On the southwestern coast of Mauritius stand the majestic mountain of Le Morne Brabant. Le Morne Brabant stands tall with its 556m height and is proudly facing the sea and gazing beyond the horizon smitten by dreams and freedom. But within this majestic mountain rest the dark memories of Mauritius.
Since the early Dutch settlement during the period 1638-1710 slaves were brought to the Mauritius, and since that time marooning was a part of life on Mauritius. When the French settlers came, they began to import slaves from Madagascar, Mozambique, the Swahili coast and South Asia. Many of the slaves fled from the captivity and took refuge in the forests and mountains. Hunted by the authorities, the slaves would danger their life to climb Le Morne for the protection of the isolated inaccessible cliffs, for at little freedom. Le Morne was used as a shelter for runaway slaves and Maroons throughout 18th and early 19th centuries. Maroons formed settlements in the caves on the summit of Le Morne. Because of the many maroons seeking refuge at Le Morne, were it often at the time referred to at “Maroon Republic”.
Local myths stating back to the colonial period reports of a mass suicide of maroons, jumping of the summit of Le Morne instead of going back to slavery. Studies have though failed to demonstrate the truth behind this myth. Therefore the cliff earned its name “Le Morne”, meaning “the Mournful One” in French.
The Outstanding Value of Le Morne
Le Morne Cultural Landscape stands as an exceptional testimony for the resistance of slavery and Le Morne being a fortress that sheltered escaped slaves. Le Morne is a symbol of slaves and their fight for freedom, their suffering and sacrifices. This all have relevance beyond any geographical location, but especially the counties from where the slaves came from. The memory and oral traditions of the slaves and their fight for freedom are being carried on by the Creole People of Mauritius
Le Morne also has valuable biological attributes. Le Morne is home to many endemic plants native to Mauritius, which includes some of the rarest in the world. Le Morne is also home to the national flower of Mauritius as the only place on the island, the Trochetia Boutoniana.
In 2008, Le Morne Cultural Landscape was made a World Heritage of UNESCO for the exceptional testimony of maroons and the heroic nature of their resistance and fight for freedom.
In 2009 the international Slave Route Monument was unveiled, standing at the foot of Le Morne.
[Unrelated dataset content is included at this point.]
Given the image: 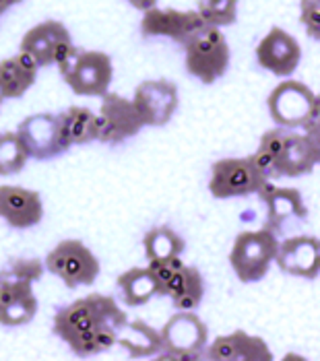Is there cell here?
<instances>
[{"mask_svg": "<svg viewBox=\"0 0 320 361\" xmlns=\"http://www.w3.org/2000/svg\"><path fill=\"white\" fill-rule=\"evenodd\" d=\"M129 318L118 307L114 298L102 293H89L69 306L56 310L52 331L66 345H73L79 336L95 331L102 324H112L118 331H124Z\"/></svg>", "mask_w": 320, "mask_h": 361, "instance_id": "6da1fadb", "label": "cell"}, {"mask_svg": "<svg viewBox=\"0 0 320 361\" xmlns=\"http://www.w3.org/2000/svg\"><path fill=\"white\" fill-rule=\"evenodd\" d=\"M267 108L273 122L281 128H304L320 135V106L316 93L300 81H283L268 93Z\"/></svg>", "mask_w": 320, "mask_h": 361, "instance_id": "7a4b0ae2", "label": "cell"}, {"mask_svg": "<svg viewBox=\"0 0 320 361\" xmlns=\"http://www.w3.org/2000/svg\"><path fill=\"white\" fill-rule=\"evenodd\" d=\"M182 48L186 73L203 85H213L230 68V44L219 27H203Z\"/></svg>", "mask_w": 320, "mask_h": 361, "instance_id": "3957f363", "label": "cell"}, {"mask_svg": "<svg viewBox=\"0 0 320 361\" xmlns=\"http://www.w3.org/2000/svg\"><path fill=\"white\" fill-rule=\"evenodd\" d=\"M279 240L277 235L263 227L259 231H242L236 235L230 252V264L234 275L242 283H259L267 277L271 264L275 262Z\"/></svg>", "mask_w": 320, "mask_h": 361, "instance_id": "277c9868", "label": "cell"}, {"mask_svg": "<svg viewBox=\"0 0 320 361\" xmlns=\"http://www.w3.org/2000/svg\"><path fill=\"white\" fill-rule=\"evenodd\" d=\"M161 351L155 355L158 360L192 361L203 357L209 329L194 314V310L182 312L178 310L160 331Z\"/></svg>", "mask_w": 320, "mask_h": 361, "instance_id": "5b68a950", "label": "cell"}, {"mask_svg": "<svg viewBox=\"0 0 320 361\" xmlns=\"http://www.w3.org/2000/svg\"><path fill=\"white\" fill-rule=\"evenodd\" d=\"M44 267L69 289L93 285L100 277V260L81 240H62L48 252Z\"/></svg>", "mask_w": 320, "mask_h": 361, "instance_id": "8992f818", "label": "cell"}, {"mask_svg": "<svg viewBox=\"0 0 320 361\" xmlns=\"http://www.w3.org/2000/svg\"><path fill=\"white\" fill-rule=\"evenodd\" d=\"M15 133L23 140L29 159L48 161L71 149L60 114L42 111L27 116L23 122H19Z\"/></svg>", "mask_w": 320, "mask_h": 361, "instance_id": "52a82bcc", "label": "cell"}, {"mask_svg": "<svg viewBox=\"0 0 320 361\" xmlns=\"http://www.w3.org/2000/svg\"><path fill=\"white\" fill-rule=\"evenodd\" d=\"M143 128L133 102L120 93L107 91L102 97L100 114H95V140L104 145H120L136 137Z\"/></svg>", "mask_w": 320, "mask_h": 361, "instance_id": "ba28073f", "label": "cell"}, {"mask_svg": "<svg viewBox=\"0 0 320 361\" xmlns=\"http://www.w3.org/2000/svg\"><path fill=\"white\" fill-rule=\"evenodd\" d=\"M263 180L265 178H261L250 157H227L211 166L209 192L217 200L242 198L256 195Z\"/></svg>", "mask_w": 320, "mask_h": 361, "instance_id": "9c48e42d", "label": "cell"}, {"mask_svg": "<svg viewBox=\"0 0 320 361\" xmlns=\"http://www.w3.org/2000/svg\"><path fill=\"white\" fill-rule=\"evenodd\" d=\"M134 110L138 111L143 126H165L180 106V93L176 83L167 79H149L134 89Z\"/></svg>", "mask_w": 320, "mask_h": 361, "instance_id": "30bf717a", "label": "cell"}, {"mask_svg": "<svg viewBox=\"0 0 320 361\" xmlns=\"http://www.w3.org/2000/svg\"><path fill=\"white\" fill-rule=\"evenodd\" d=\"M114 79V64L106 52L79 50L71 73L64 77L71 91L81 97H104Z\"/></svg>", "mask_w": 320, "mask_h": 361, "instance_id": "8fae6325", "label": "cell"}, {"mask_svg": "<svg viewBox=\"0 0 320 361\" xmlns=\"http://www.w3.org/2000/svg\"><path fill=\"white\" fill-rule=\"evenodd\" d=\"M207 27L196 11H178V8H149L143 13L141 33L145 37H167L184 46L188 39Z\"/></svg>", "mask_w": 320, "mask_h": 361, "instance_id": "7c38bea8", "label": "cell"}, {"mask_svg": "<svg viewBox=\"0 0 320 361\" xmlns=\"http://www.w3.org/2000/svg\"><path fill=\"white\" fill-rule=\"evenodd\" d=\"M256 62L275 77H292L302 62V46L285 29L271 27L256 46Z\"/></svg>", "mask_w": 320, "mask_h": 361, "instance_id": "4fadbf2b", "label": "cell"}, {"mask_svg": "<svg viewBox=\"0 0 320 361\" xmlns=\"http://www.w3.org/2000/svg\"><path fill=\"white\" fill-rule=\"evenodd\" d=\"M275 262L292 277L314 281L320 273V242L316 235H290L279 242Z\"/></svg>", "mask_w": 320, "mask_h": 361, "instance_id": "5bb4252c", "label": "cell"}, {"mask_svg": "<svg viewBox=\"0 0 320 361\" xmlns=\"http://www.w3.org/2000/svg\"><path fill=\"white\" fill-rule=\"evenodd\" d=\"M0 219L15 229L35 227L44 219L42 195L23 186H0Z\"/></svg>", "mask_w": 320, "mask_h": 361, "instance_id": "9a60e30c", "label": "cell"}, {"mask_svg": "<svg viewBox=\"0 0 320 361\" xmlns=\"http://www.w3.org/2000/svg\"><path fill=\"white\" fill-rule=\"evenodd\" d=\"M320 161V139L319 135H295L288 130V139L281 149V153L277 155L275 164L279 178H300L306 176L310 171H314V167Z\"/></svg>", "mask_w": 320, "mask_h": 361, "instance_id": "2e32d148", "label": "cell"}, {"mask_svg": "<svg viewBox=\"0 0 320 361\" xmlns=\"http://www.w3.org/2000/svg\"><path fill=\"white\" fill-rule=\"evenodd\" d=\"M211 361H271L273 353L267 341L261 336H252L246 331H234L223 336H217L211 345L205 347L203 353Z\"/></svg>", "mask_w": 320, "mask_h": 361, "instance_id": "e0dca14e", "label": "cell"}, {"mask_svg": "<svg viewBox=\"0 0 320 361\" xmlns=\"http://www.w3.org/2000/svg\"><path fill=\"white\" fill-rule=\"evenodd\" d=\"M37 314V298L29 281H2L0 283V324L25 326Z\"/></svg>", "mask_w": 320, "mask_h": 361, "instance_id": "ac0fdd59", "label": "cell"}, {"mask_svg": "<svg viewBox=\"0 0 320 361\" xmlns=\"http://www.w3.org/2000/svg\"><path fill=\"white\" fill-rule=\"evenodd\" d=\"M263 202L267 204V227L275 235L308 221V209L304 204L302 192L295 188L277 186Z\"/></svg>", "mask_w": 320, "mask_h": 361, "instance_id": "d6986e66", "label": "cell"}, {"mask_svg": "<svg viewBox=\"0 0 320 361\" xmlns=\"http://www.w3.org/2000/svg\"><path fill=\"white\" fill-rule=\"evenodd\" d=\"M71 33L64 23L60 21H44V23H37L35 27H31L23 35L21 39V48L19 50H25L29 54L33 56L40 64V68H48L52 66V48L54 44L62 37Z\"/></svg>", "mask_w": 320, "mask_h": 361, "instance_id": "ffe728a7", "label": "cell"}, {"mask_svg": "<svg viewBox=\"0 0 320 361\" xmlns=\"http://www.w3.org/2000/svg\"><path fill=\"white\" fill-rule=\"evenodd\" d=\"M116 285L122 293V302L126 306L138 307L149 304L153 298H158V285L151 271L147 267H134L124 271L120 277L116 279Z\"/></svg>", "mask_w": 320, "mask_h": 361, "instance_id": "44dd1931", "label": "cell"}, {"mask_svg": "<svg viewBox=\"0 0 320 361\" xmlns=\"http://www.w3.org/2000/svg\"><path fill=\"white\" fill-rule=\"evenodd\" d=\"M129 331V336L118 334V343L122 349H126L131 360H143V357H155L161 351V336L160 331L149 326L143 320L126 322L124 326Z\"/></svg>", "mask_w": 320, "mask_h": 361, "instance_id": "7402d4cb", "label": "cell"}, {"mask_svg": "<svg viewBox=\"0 0 320 361\" xmlns=\"http://www.w3.org/2000/svg\"><path fill=\"white\" fill-rule=\"evenodd\" d=\"M147 260H165L174 256H182L186 250V242L180 233H176L170 225H158L149 229L143 238Z\"/></svg>", "mask_w": 320, "mask_h": 361, "instance_id": "603a6c76", "label": "cell"}, {"mask_svg": "<svg viewBox=\"0 0 320 361\" xmlns=\"http://www.w3.org/2000/svg\"><path fill=\"white\" fill-rule=\"evenodd\" d=\"M60 120L71 147L89 145L95 140V114L89 108L73 106L60 114Z\"/></svg>", "mask_w": 320, "mask_h": 361, "instance_id": "cb8c5ba5", "label": "cell"}, {"mask_svg": "<svg viewBox=\"0 0 320 361\" xmlns=\"http://www.w3.org/2000/svg\"><path fill=\"white\" fill-rule=\"evenodd\" d=\"M35 79H37V75L27 73L25 68H21L13 56L0 62V89H2L6 99L23 97L27 91L35 85Z\"/></svg>", "mask_w": 320, "mask_h": 361, "instance_id": "d4e9b609", "label": "cell"}, {"mask_svg": "<svg viewBox=\"0 0 320 361\" xmlns=\"http://www.w3.org/2000/svg\"><path fill=\"white\" fill-rule=\"evenodd\" d=\"M29 161L25 145L17 133H0V176L19 173Z\"/></svg>", "mask_w": 320, "mask_h": 361, "instance_id": "484cf974", "label": "cell"}, {"mask_svg": "<svg viewBox=\"0 0 320 361\" xmlns=\"http://www.w3.org/2000/svg\"><path fill=\"white\" fill-rule=\"evenodd\" d=\"M240 0H201L196 13L209 27H230L238 19Z\"/></svg>", "mask_w": 320, "mask_h": 361, "instance_id": "4316f807", "label": "cell"}, {"mask_svg": "<svg viewBox=\"0 0 320 361\" xmlns=\"http://www.w3.org/2000/svg\"><path fill=\"white\" fill-rule=\"evenodd\" d=\"M46 267L37 258H15L6 267L0 269V283L2 281H29L35 283L44 275Z\"/></svg>", "mask_w": 320, "mask_h": 361, "instance_id": "83f0119b", "label": "cell"}, {"mask_svg": "<svg viewBox=\"0 0 320 361\" xmlns=\"http://www.w3.org/2000/svg\"><path fill=\"white\" fill-rule=\"evenodd\" d=\"M205 298V279H203V273L194 267L192 269V275L188 279V283L184 285V289L172 298V304L176 310H182V312H190V310H196L201 306Z\"/></svg>", "mask_w": 320, "mask_h": 361, "instance_id": "f1b7e54d", "label": "cell"}, {"mask_svg": "<svg viewBox=\"0 0 320 361\" xmlns=\"http://www.w3.org/2000/svg\"><path fill=\"white\" fill-rule=\"evenodd\" d=\"M149 262V271L155 279V285H158V298H161V291L165 287V283L172 279V275L176 271H180L186 262L182 260V256H174V258H165V260H147Z\"/></svg>", "mask_w": 320, "mask_h": 361, "instance_id": "f546056e", "label": "cell"}, {"mask_svg": "<svg viewBox=\"0 0 320 361\" xmlns=\"http://www.w3.org/2000/svg\"><path fill=\"white\" fill-rule=\"evenodd\" d=\"M300 23L312 39L320 37V4L319 0H300Z\"/></svg>", "mask_w": 320, "mask_h": 361, "instance_id": "4dcf8cb0", "label": "cell"}, {"mask_svg": "<svg viewBox=\"0 0 320 361\" xmlns=\"http://www.w3.org/2000/svg\"><path fill=\"white\" fill-rule=\"evenodd\" d=\"M285 139H288V128H281V126L271 128V130H265V133H263L261 142H259V149L277 159V155L281 153V149H283V145H285Z\"/></svg>", "mask_w": 320, "mask_h": 361, "instance_id": "1f68e13d", "label": "cell"}, {"mask_svg": "<svg viewBox=\"0 0 320 361\" xmlns=\"http://www.w3.org/2000/svg\"><path fill=\"white\" fill-rule=\"evenodd\" d=\"M252 166L256 167V171L261 173V178L265 180H277L279 178V171H277V164H275V157H271L268 153L256 149L252 155H248Z\"/></svg>", "mask_w": 320, "mask_h": 361, "instance_id": "d6a6232c", "label": "cell"}, {"mask_svg": "<svg viewBox=\"0 0 320 361\" xmlns=\"http://www.w3.org/2000/svg\"><path fill=\"white\" fill-rule=\"evenodd\" d=\"M13 58H15V62H17L21 68H25L27 73H33V75H37V73H40V64H37V60L29 54V52H25V50H19V52L13 56Z\"/></svg>", "mask_w": 320, "mask_h": 361, "instance_id": "836d02e7", "label": "cell"}, {"mask_svg": "<svg viewBox=\"0 0 320 361\" xmlns=\"http://www.w3.org/2000/svg\"><path fill=\"white\" fill-rule=\"evenodd\" d=\"M133 8L136 11H149V8H153V6H158V0H126Z\"/></svg>", "mask_w": 320, "mask_h": 361, "instance_id": "e575fe53", "label": "cell"}, {"mask_svg": "<svg viewBox=\"0 0 320 361\" xmlns=\"http://www.w3.org/2000/svg\"><path fill=\"white\" fill-rule=\"evenodd\" d=\"M19 2H23V0H0V15L6 13L8 8H13L15 4H19Z\"/></svg>", "mask_w": 320, "mask_h": 361, "instance_id": "d590c367", "label": "cell"}, {"mask_svg": "<svg viewBox=\"0 0 320 361\" xmlns=\"http://www.w3.org/2000/svg\"><path fill=\"white\" fill-rule=\"evenodd\" d=\"M6 102V97H4V93H2V89H0V108H2V104Z\"/></svg>", "mask_w": 320, "mask_h": 361, "instance_id": "8d00e7d4", "label": "cell"}]
</instances>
The monument is standing in a garden with native flora and integrated with the restored natural environment of peninsula and the western cliff and the slop of Le Morne as setting. The monument was placed here because of the linear connection between sea, beach and the legendary place called “Valley of Bones” from where the maroons would jump to their dead.
The monument features a central sculpture within a bigger circle leading to other sculptures. The surrounding sculptures symbolize the different countries from where the slaves came from. The sculptures represent Mozambique, Madagascar, India, China, Malaysia, Haiti and Réunion Island.